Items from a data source
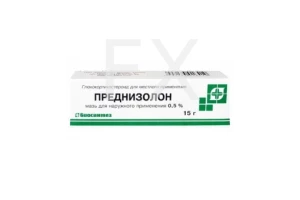 ПРЕДНИЗОЛОН р-р д/ин. (амп.) 30мг - 1мл n10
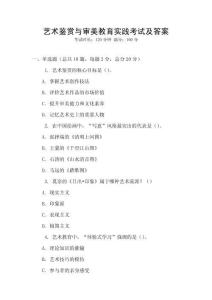 艺术鉴赏与审美教育实践考试及答案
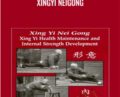 Xing Yi Nei Gong: Xing Yi Health Maintenance and Internal Strength Development – Tim Cartmel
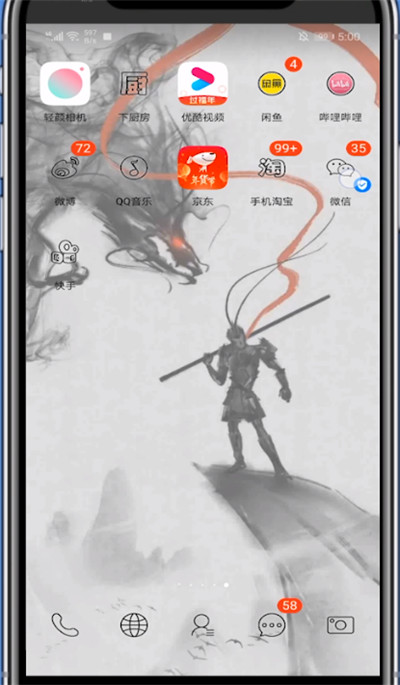 微信打开高速电子发票的详细过程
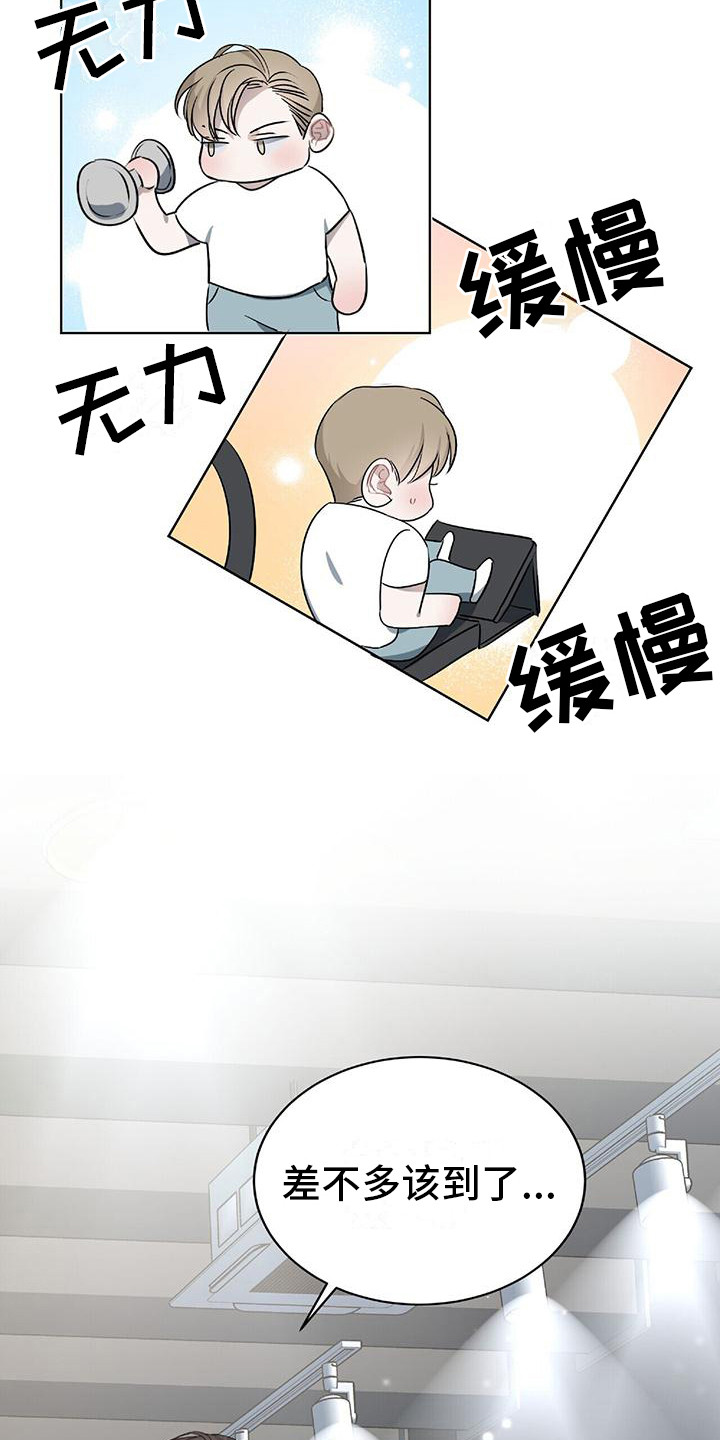 第4章：健身房5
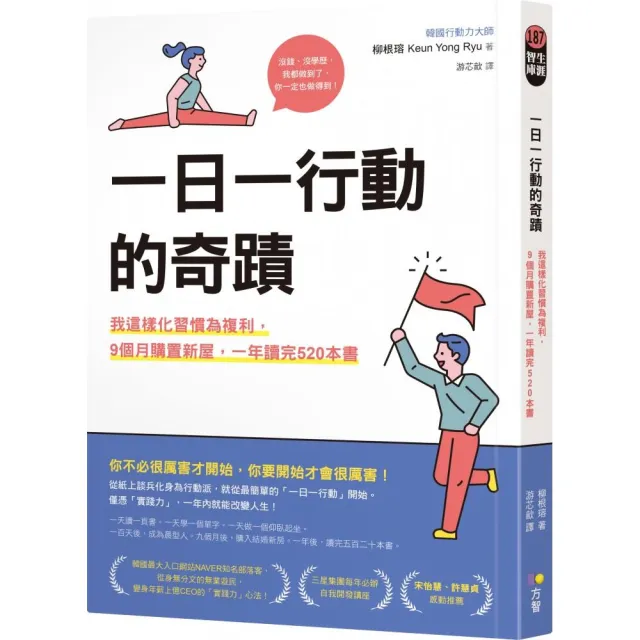 一日一行動的奇蹟：我這樣化習慣為複利 9個月購置新屋 一年讀完520本書 | 拾書所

▸ **Exercise details**:
Rewrite these lines with "Xing Yi" changed to "Hsing-I" wherever it occurs, leaving everything else unchanged. Leave the pictures out of your answer.

▸ **Response area**:
 ПРЕДНИЗОЛОН р-р д/ин. (амп.) 30мг - 1мл n10
 艺术鉴赏与审美教育实践考试及答案
 Hsing-I Nei Gong: Hsing-I Health Maintenance and Internal Strength Development – Tim Cartmel
 微信打开高速电子发票的详细过程
 第4章：健身房5
 一日一行動的奇蹟：我這樣化習慣為複利 9個月購置新屋 一年讀完520本書 | 拾書所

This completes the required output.